Our latest monthly Money Fund Intelligence listed 14 Treasury funds, out of 106 Treasury Institutional funds and 105 Treasury Individual (retail) funds, yielding 0.05% or lower, normally a sign of partial fee waivers in place. These included (along with assets and 7-day yields as of Sept. 30): American Perform US Treas Adm ($858, 0.01%); Neuberger Berman ILF Treas Prem ($251, 0.01%); Neuberger Berman ILF Treas Serv ($13, 0.01%); State Street Inst Treasury Plus Inv ($495, 0.03%); Goldman Sachs ILA Trs Obl CM ($220, 0.04%); JPMorgan US Trs Plus MM B ($1, 0.04%); JPMorgan US Trs Plus MM C ($131, 0.04%); JPMorgan US Trs Plus MM Res ($2,200, 0.04%); Evergreen Treasury MMF S ($599, 0.05%); Daily Income Treas ST ($175, 0.05%); Dreyfus General Treasury Prime B ($1,541, 0.05%); Dreyfus Tr&Ag Cash Mgmt Select ($38, 0.05%); Goldman Sachs ILA Trs Obl Ser ($368, 0.05%); and, Highmark 100% USTr MMF Swp ($177, 0.05%).

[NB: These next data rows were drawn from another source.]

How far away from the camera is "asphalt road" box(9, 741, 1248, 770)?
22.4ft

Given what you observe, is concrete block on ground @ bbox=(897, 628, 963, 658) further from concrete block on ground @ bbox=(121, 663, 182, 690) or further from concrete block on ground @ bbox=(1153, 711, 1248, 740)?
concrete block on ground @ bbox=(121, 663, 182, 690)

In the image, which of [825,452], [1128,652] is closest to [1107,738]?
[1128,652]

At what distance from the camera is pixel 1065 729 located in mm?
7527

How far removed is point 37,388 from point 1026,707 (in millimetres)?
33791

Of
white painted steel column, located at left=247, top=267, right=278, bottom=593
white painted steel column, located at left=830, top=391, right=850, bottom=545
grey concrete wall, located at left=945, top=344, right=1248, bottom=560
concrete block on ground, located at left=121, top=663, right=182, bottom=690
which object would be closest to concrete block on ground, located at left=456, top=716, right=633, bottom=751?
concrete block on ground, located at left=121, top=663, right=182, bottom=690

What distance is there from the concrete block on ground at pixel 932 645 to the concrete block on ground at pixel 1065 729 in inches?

Among $1 billion-plus funds (tracked by our MFI Daily), just five have yields under 0.20% currently (among 94 Treasury funds). They are (along with assets and 7-day yields as of Oct. 27): Dreyfus General Treasury Prime B ($2,021, 0.05%); Federated Treasury Cash Ser ($2,216, 0.07%); Columbia Treasury Reserves Daily ($2,035, 0.13%); JPMorgan US Trs Plus MM Res ($2,340, 0.14%); and, Fidelity Treasury Daily Mon ($4,340, 0.16%).
Money funds will be watching the possibility of negative yields closely, of course, and many have filed prospectus amendments recently to expand their flexibility to voluntarily reimburse or waive fees. (See Strategic Insight's latest Simfund Filing weekly for more; they cite Hartford Money Market, Fidelity Prime, Tax-Exempt and Advisor as some that have amended.) But as we saw in 2003-2004, the vast majority of money fund assets have expense ratios that are under 1%, so a Fed funds target of 1% -- and gross money market yields of 1% -- are not a serious threat to money fund revenues.